Source passage:
▶

# Zebedee - the boss of everyone (he thinks)



## catbasket (Jun 29, 2009)

Zebedee and his brother Algernon came to live with us from Mount Noddy RSPCA animal center in October last year. They'd been there for a few months as nobody wanted to take the two brothers together. People are weird. Including me  They were born some time in February 2008 and we've given them the 'official' birthday of Feb 14th :001_wub:

Garden pose -








I'm a tiger! -








Lord of all he surveys -








Bird watching -








Tummy rubs. Now! -


----------



## colliemerles (Nov 2, 2007)

awww another little beauty,


----------



## Patterdale_lover (Sep 25, 2008)

wow beautiful eyes!


----------



## Aud's_Mum (Aug 4, 2008)

Another gorgeous cat! Lucky you. I love the names of your cats. Again, its brilliant that you rescued them


----------



## FREE SPIRIT (Jul 8, 2009)

So cute...lovely pics.


----------



## DKDREAM (Sep 15, 2008)

What lovley pictures thanks for sharing them with us, they are two lucky cats to be with you


----------



## Riverwish (May 2, 2009)

Gorgeous


----------



## munchbunch (Dec 13, 2008)

They're lovely. It's great to get two at the same time so they've got a playmate & you know they get on


----------

◀

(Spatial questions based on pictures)
▶

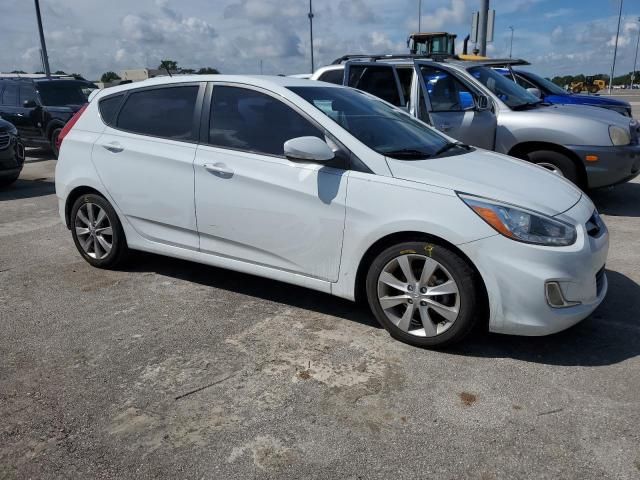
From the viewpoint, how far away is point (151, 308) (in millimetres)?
4090

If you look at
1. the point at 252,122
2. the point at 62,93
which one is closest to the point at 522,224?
the point at 252,122

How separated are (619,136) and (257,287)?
4.87m

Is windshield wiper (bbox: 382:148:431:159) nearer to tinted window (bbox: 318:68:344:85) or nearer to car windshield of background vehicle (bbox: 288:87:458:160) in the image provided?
car windshield of background vehicle (bbox: 288:87:458:160)

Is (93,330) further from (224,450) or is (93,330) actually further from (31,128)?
(31,128)

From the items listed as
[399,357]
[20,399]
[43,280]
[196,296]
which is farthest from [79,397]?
[43,280]

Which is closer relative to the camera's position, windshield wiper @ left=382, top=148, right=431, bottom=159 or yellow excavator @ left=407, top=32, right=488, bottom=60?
windshield wiper @ left=382, top=148, right=431, bottom=159

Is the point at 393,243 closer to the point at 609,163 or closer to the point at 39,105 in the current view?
the point at 609,163

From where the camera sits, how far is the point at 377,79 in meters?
7.23

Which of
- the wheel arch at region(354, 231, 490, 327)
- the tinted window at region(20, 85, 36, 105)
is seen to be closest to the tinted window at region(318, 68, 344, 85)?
the wheel arch at region(354, 231, 490, 327)

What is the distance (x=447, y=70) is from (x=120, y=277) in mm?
4902

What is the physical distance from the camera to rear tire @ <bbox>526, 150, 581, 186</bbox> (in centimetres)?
671

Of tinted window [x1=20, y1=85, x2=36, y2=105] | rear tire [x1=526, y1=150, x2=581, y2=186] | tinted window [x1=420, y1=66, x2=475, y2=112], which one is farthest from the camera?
tinted window [x1=20, y1=85, x2=36, y2=105]

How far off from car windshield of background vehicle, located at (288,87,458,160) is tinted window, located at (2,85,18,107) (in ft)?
36.4

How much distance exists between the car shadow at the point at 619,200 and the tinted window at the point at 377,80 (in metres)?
3.03
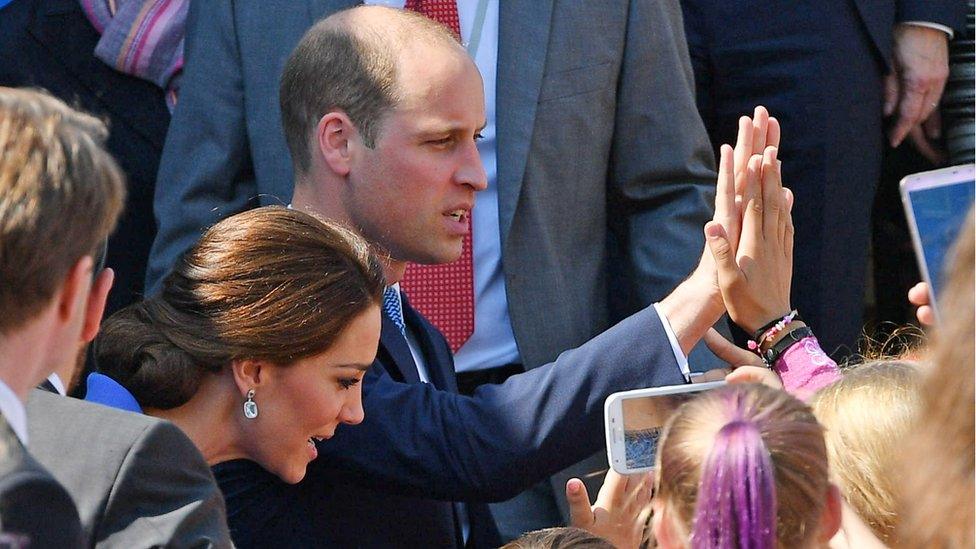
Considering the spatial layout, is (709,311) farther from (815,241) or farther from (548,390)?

◀

Short problem A:
Answer these questions using the forum thread about Zebedee:
(i) Which animal center did Zebedee and Algernon come from?
(ii) What date was chosen as the brothers' official birthday?
(iii) Which feature of the cat does Patterdale_lover compliment?
Short problem B:
Return the stretch of the forum thread about Zebedee from "## Aud's_Mum (Aug" through "(Jul 8, 2009)", copied without any change.
Short problem C:
Translate this sentence from the forum thread about Zebedee into Spanish: "They'd been there for a few months as nobody wanted to take the two brothers together."

Correct result A:
(i) Mount Noddy RSPCA animal center
(ii) Feb 14th
(iii) The cat's eyes

Correct result B:
## Aud's_Mum (Aug 4, 2008)

Another gorgeous cat! Lucky you. I love the names of your cats. Again, its brilliant that you rescued them


----------



## FREE SPIRIT (Jul 8, 2009)

Correct result C:
Habían estado allí durante unos meses, ya que nadie quería llevarse a los dos hermanos juntos.